$0 Land Value possible? What depreciation can I use?

8 Replies

Hi, my first BP question here.

Im looking at a property in the property appraiser website of my county and its showing this property as having $0 land value. The property is a 2nd floor apartment and is part of a condo association.

Main question: Am I allowed to depreciate the full 100% cost of the purchase price given that land assessment is $0? Who pays land taxes in that case?

Second question: The condo association has common area structures such as pool, gym, party room. Am I allowed to depreciate a percentage of those? I would be paying for the "Repair" of those structures through HOA reserves.

Thank you for everything.

Main question: Yes, that should be correct. Your depreciation is a percentage of structure to land. As an example, I have a property that has a $50k structure value and a $10k land value. My depreciation basis is going to be 83% of my purchase price. In your case, you are going to have say $100k structure and $0k land, which is a 100% basis. As long as you have proper documentation, you are covered.

Second question: Better asked of a tax accountant, but I believe your deductions are covered through your HOA fees. You have no claim of ownership of these structures outside of the dues you pay, so you wouldn't get anything outside of your HOA fees.

@Carlos Perez ,

Where I live, we don't buy apartments, we rent them. If we buy it, it's a condominium and the building itself need to me certain criteria.

I'd take both questions to your tax accountant.

Condos have property taxes like any other living unit. What's included in it is determined by factors over which the owner really has no influence. They were established before you came along. Just take the tax bill from the county. The breakouts will likely be on it.

As a unit owner you typically do not own any of the common areas - the HOA does. The HOA manages those facilities - it's not something an individual unit owner needs to be concerned about.

... based on my experiences as an owner in town home, etc. associations. Your mileage may vary in your area.

@Carlos Perez You can depreciate the cost of the condo itself, you can never depreciate land. The HOA fees would be expensed and taken care of that way. If you have a "Special" assessment, say to put on a new roof, build a new pool or something like that then those "Special" assessment fees are totaled up and depreciated.

Thank you all for your responses.

@Scott Vance , could you elaborate on Special Assessment (SA) depreciation? 

Does that mean that regular HOA is written off as expense but SA should/needs to be depreciated over a period of time? eg. An SA of $4800 over 2 yrs, I can write off as expense of $200/mo.

Or does it mean that I can expense the HOA + SA (eg $200 + $200/mo) AND depreciate the new roof improvement? Note this property is a building unit and I'm looking into only one (out of 30).

@David Dachtera , Im not too familiar with terminologies. So when one purchases a property in a building, the correct terminology is I purchase a "condominium" unit? And when a tenant rents such property it is they rent the "apartment"? Or is it also considered renting a "condominium" due to the building meeting certain criteria?

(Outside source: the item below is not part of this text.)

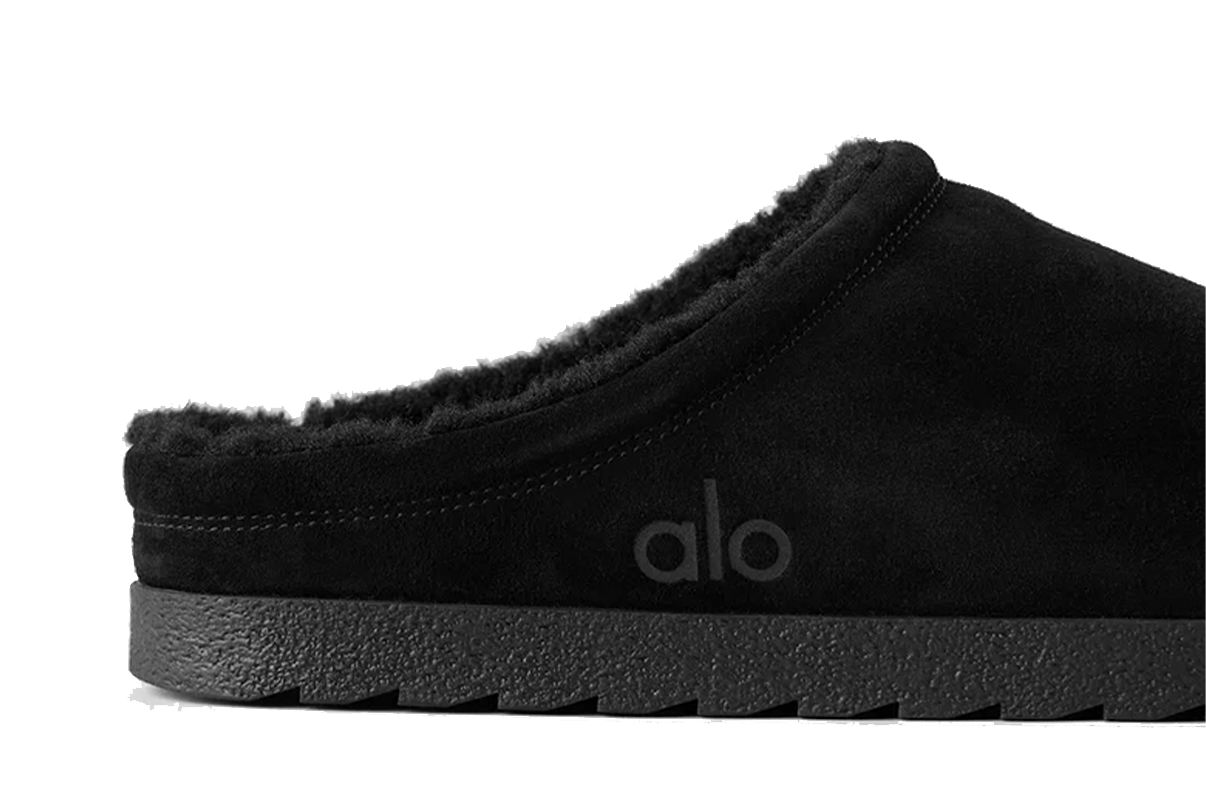 Slipper Alo Yoga Recovery Black Preto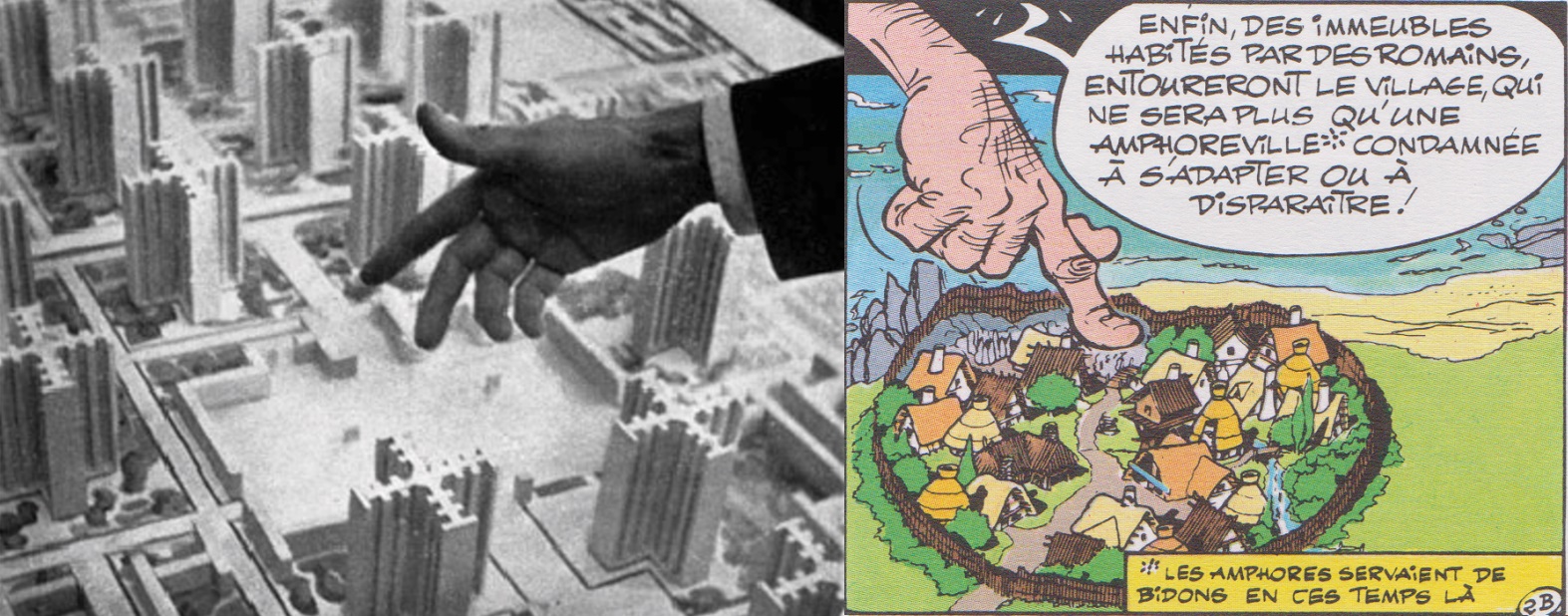 Le Corbusier in Asterix volume 17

In relations to the tax breakdown, in the county site, the Land Assessment line is written as $0. Everything else is related to the School, Police, Debt, etc.

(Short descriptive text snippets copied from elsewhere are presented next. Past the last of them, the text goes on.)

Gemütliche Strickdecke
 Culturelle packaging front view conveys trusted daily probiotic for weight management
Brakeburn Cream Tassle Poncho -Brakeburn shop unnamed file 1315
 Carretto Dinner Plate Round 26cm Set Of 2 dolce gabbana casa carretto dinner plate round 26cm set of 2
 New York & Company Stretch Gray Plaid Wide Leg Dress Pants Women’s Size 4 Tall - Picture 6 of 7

@Jd Martin, So, does the HOA pay for the taxes on the land?

Thank you.

@Carlos Perez ,

The distinction between "apartment" and "condo" is usually based on the building. If the utilities, waste plumbing, etc. are built to be separated, it can be a condo. 

Apartment buildings may also have utilities metered separately, but the drains are common. There is no HOA and the management company serves a similar purpose to an HOA. Their "dues" (fees) are paid by the building owner out of the rents collected. Typically, the management company collects the rents and delivers them to the owner who pays the management company their fee. Situations will differ based on terms negotiated.

A condo is an element within a building where the unit is owned. It may be rented out by the owner if that's allowed, but it's still a condo. HOAs typically collect only dues, not taxes or other payments.

The building owner pays taxes on the land. The owner may or may not be the HOA (typically, not).

Hierarchically, a condo building might look like this:

- Building Owner

-- HOA

--- Condo Owner

---- Renter

I know - it can be a challenging distinction. There are some areas where "apartments" are owned, similar to condos.